**Records shown**.
• • • • • • •

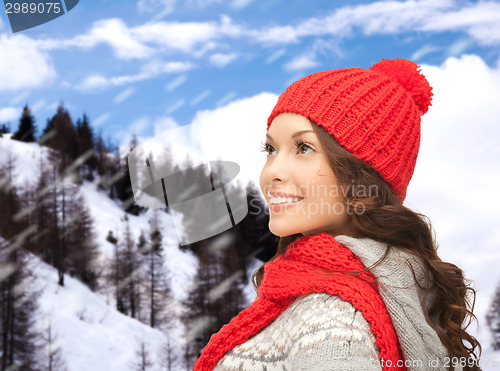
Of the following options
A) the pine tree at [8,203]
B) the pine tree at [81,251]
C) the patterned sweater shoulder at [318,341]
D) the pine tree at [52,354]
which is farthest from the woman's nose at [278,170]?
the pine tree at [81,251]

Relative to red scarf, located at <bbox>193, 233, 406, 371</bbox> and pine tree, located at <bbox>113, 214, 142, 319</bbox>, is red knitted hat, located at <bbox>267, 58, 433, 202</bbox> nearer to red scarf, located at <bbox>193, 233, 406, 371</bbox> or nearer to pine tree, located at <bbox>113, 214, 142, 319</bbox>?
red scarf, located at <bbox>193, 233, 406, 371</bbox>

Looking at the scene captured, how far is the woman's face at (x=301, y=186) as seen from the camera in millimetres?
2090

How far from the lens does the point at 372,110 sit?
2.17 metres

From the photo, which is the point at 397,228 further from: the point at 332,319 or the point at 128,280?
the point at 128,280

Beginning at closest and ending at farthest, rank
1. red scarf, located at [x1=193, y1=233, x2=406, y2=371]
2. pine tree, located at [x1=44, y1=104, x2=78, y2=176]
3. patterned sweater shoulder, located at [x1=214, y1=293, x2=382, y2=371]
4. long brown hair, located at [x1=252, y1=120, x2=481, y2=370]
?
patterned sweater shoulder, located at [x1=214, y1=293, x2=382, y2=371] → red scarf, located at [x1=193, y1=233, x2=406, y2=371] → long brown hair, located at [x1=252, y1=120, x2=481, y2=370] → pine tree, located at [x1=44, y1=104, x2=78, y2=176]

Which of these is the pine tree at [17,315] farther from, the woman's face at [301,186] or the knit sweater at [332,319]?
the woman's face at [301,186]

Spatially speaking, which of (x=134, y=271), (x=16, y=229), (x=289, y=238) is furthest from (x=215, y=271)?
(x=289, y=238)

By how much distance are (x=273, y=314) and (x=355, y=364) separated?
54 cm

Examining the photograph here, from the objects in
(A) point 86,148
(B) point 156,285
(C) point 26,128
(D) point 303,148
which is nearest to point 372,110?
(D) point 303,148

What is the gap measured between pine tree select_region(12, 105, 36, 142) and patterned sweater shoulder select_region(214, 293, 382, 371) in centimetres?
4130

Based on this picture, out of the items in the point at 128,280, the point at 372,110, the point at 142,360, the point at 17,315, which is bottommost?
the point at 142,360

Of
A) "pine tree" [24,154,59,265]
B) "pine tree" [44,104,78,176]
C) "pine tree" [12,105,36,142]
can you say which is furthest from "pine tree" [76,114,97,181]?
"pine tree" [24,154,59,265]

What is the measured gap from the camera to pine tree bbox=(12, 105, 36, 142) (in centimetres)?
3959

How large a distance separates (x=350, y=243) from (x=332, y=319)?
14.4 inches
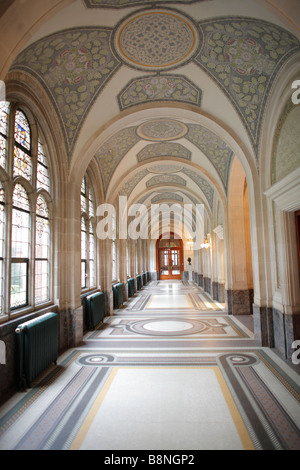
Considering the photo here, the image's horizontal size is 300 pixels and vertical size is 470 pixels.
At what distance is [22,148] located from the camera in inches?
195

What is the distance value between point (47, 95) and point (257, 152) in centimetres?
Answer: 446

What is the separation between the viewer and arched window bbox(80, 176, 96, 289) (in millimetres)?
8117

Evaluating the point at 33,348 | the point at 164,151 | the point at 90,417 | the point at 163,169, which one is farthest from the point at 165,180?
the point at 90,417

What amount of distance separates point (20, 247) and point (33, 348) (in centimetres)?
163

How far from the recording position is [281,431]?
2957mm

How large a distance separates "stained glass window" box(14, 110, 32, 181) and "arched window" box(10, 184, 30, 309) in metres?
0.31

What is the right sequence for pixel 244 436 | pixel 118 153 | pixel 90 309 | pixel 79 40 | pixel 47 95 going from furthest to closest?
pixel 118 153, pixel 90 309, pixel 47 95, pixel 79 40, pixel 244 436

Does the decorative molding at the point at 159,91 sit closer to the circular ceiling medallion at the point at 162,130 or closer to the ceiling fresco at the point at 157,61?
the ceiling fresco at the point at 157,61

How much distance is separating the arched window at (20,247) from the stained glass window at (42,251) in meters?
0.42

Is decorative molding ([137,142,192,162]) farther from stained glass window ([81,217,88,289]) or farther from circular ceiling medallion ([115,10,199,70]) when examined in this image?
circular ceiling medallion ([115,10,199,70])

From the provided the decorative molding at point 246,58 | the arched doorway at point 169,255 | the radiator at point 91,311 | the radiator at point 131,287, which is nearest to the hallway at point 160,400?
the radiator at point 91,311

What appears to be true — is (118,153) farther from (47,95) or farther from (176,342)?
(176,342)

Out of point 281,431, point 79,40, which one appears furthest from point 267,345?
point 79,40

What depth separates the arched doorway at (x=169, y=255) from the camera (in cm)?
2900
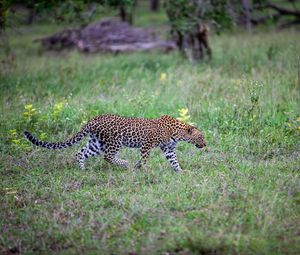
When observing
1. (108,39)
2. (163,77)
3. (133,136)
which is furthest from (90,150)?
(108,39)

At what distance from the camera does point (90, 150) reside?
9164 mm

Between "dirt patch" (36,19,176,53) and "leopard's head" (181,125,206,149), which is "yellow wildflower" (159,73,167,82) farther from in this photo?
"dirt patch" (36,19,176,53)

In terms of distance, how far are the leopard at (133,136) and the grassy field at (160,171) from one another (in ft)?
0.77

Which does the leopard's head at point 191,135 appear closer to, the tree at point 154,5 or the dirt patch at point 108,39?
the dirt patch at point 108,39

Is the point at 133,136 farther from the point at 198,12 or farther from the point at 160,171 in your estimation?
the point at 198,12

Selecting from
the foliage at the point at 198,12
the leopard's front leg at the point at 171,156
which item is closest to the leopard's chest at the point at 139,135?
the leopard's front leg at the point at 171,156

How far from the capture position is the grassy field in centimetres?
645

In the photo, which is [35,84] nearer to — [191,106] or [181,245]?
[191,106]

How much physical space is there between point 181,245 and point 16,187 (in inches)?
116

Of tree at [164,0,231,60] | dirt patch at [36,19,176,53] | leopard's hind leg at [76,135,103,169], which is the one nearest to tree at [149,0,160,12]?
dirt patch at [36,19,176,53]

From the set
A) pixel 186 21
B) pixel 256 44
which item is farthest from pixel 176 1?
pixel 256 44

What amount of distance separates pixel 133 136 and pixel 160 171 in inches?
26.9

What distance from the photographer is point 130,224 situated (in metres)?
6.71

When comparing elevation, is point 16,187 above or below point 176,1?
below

• • • • • • •

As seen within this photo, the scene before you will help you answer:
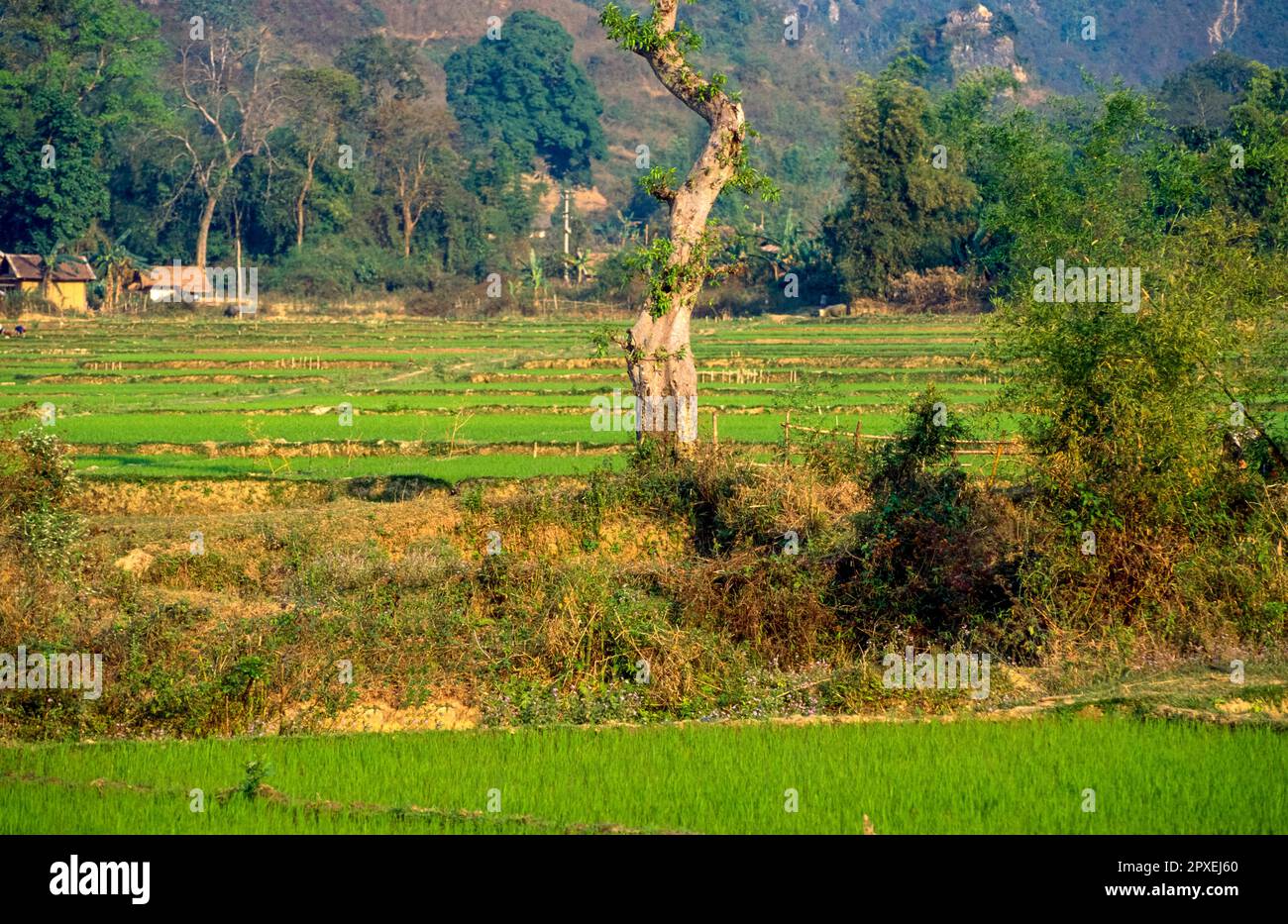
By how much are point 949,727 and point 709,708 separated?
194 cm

• • • • • • •

**Prompt**. Which lines in the entries above contain the word "grassy"? Copy each of those lines in full.

**Problem solution**.
In terms of distance, how far are the leopard at (133,136) and the grassy field at (160,171) from one another (in ft)?
How far from the capture position is the grassy field in centimetres?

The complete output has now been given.